Given passage:
=====

Brexit: Now that it is all settled they must get to work and figure out what they’ve done

Brexit: Now that it is all settled they must get to work and figure out what they’ve done

After years of political warfare in Britain over membership in the EU, followed by that infamous referendum, and then more years of painful negotiations with the EU, the UK is finally free of its evil clutches. Or something. The moral of this tale clearly is: Be careful what you wish for!

It now seems like a distant time, just after the legendary Arthurian era, a curious puzzle of a bygone age, an ancient era before Brexit. But, then, after a rancorous referendum campaign, the British citizenry narrowly voted in favour of their country’s voluntary disassociation from the European community, after two generations of membership and much better, more varied food on offer in London restaurants.

But, then, in the years that have followed the referendum, there were those torturous negotiations with the EU over topics almost certain to put insomniacs into a profound sleep.

Protesters at a ‘Put it to the People’ march in London, Britain, 23 March 2019. Hundreds of thousands of people took part in the protest calling for a referendum on the final Brexit deal. (Photo: EPA-EFE / Facundo Arrizabalaga)

Then, finally, there was the triumphant (or exhausted, perhaps) announcement the two sides had reached agreement on the terms of the end of their relationship. It would be a reasonable, amicable divorce, rather than an international level remake of the film, The War of the Roses. All except for one thing. It turns out that the unsorted features of their relationship still continue to be a minefield.

Perhaps this is because John Donne really was right; no one, not even Britain, is entirely an island, neither metaphorically nor physically. Besides the reality of the Channel Tunnel, there was all that trade, there had been all those movements of people from house painters, to pastry chefs, to 4IR specialists and highly specialised, analytical finance whizzes heading for London and beyond, and all those millions of manufactured goods whose sub-assemblies often travel between Britain and the continent multiple times until they are actually finished products. Think Airbus planes, just for one.

For months it seemed that the ongoing horrors of the Covid-19 pandemic and its deep economic impact on Britain, and the nearly daily reports of death, the problems and progress in vaccine development and rollout issues with the vaccines, with hospitals overwhelmed by Covid patients, healthcare staffers working flat-out to deal with the growing totals of those very sick patients were the only thing in the news.

But then, suddenly, global television screens and online news channels were now filling up with an entirely different story, separate from the agonies of Brexit. This was the astonishing imagery of multitudes of stationary caravans of lorries, stretching for kilometres, waiting to enter or leave the island nation.

Trucks queue outside the Manston Airport Inland Border facility near Ramsgate, UK, on Thursday, 28 January 2021. (Photo: Jason Alden / Bloomberg)

=====

Data excerpts:
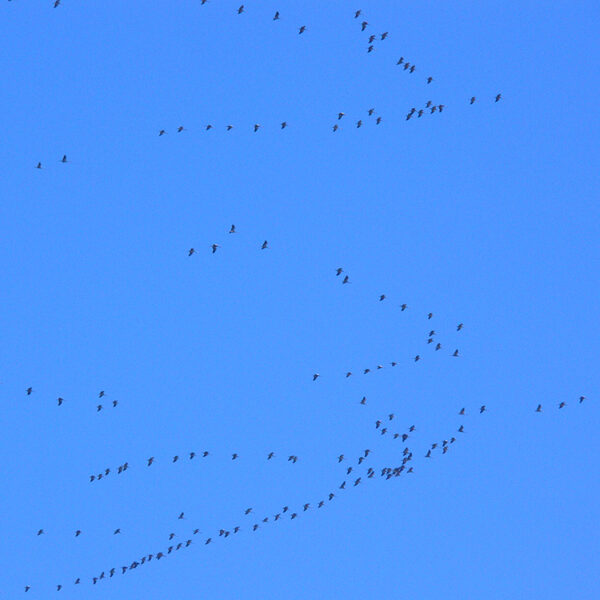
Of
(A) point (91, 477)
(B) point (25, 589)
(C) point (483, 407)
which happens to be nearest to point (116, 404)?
(A) point (91, 477)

=====

Task:
Pick up the Brexit essay after its final line and continue writing it.

Answer space:
News footage carried interviews with drivers trapped in those stalled queues in the days right before Christmas, without food, rest stops, warm shelters, or even any sense that they would get home to their families across Europe, before the holidays. This was newsworthy without even considering the business costs from lost time due to idled trucks and drivers, spoiled produce, or other fresh items now past their “sell-by” labelled dates, or foregone sales.

Simultaneously, viewers were also treated to scenes of British food stores suddenly showing empty spaces on shelves where the holiday goodies should have been heaped up in overflowing abundance. As an added attraction, there were also interviews with and actualities of doughty British fishermen, usually identified as fourth or fifth generation, hardy fisherfolk, explaining — as they sorted their catches — that the new export regimen from Brexit is crushing them with new fees and a blizzard of paperwork. One man was shown brandishing a live lobster (with its claws shut with rubber bands), saying this whole business “stinks” since the crustacean and mollusc catches either arrive in their European markets alive — or it is a dead loss. Literally. After all, delays in shipping live sea creatures can kill them — and the shippers’ markets as well.

These kinds of outcomes were certainly not how the proponents of Brexit had imagined their policy gamble would pan out in terms of its management and administration, or how their beloved Brexit would lead to astonishing benefits for Britons. 

In fact, the entire notion was actually premised on an unproven philosophical-political idea: Britain had no business being enmeshed in the miasmic confusion of Brussels, and that Britain really was a different kind of place than those beehives on the continent where those inscrutable — even mendacious — bureaucratic regimens would even regulate the acceptable size and curve of a banana, if they could.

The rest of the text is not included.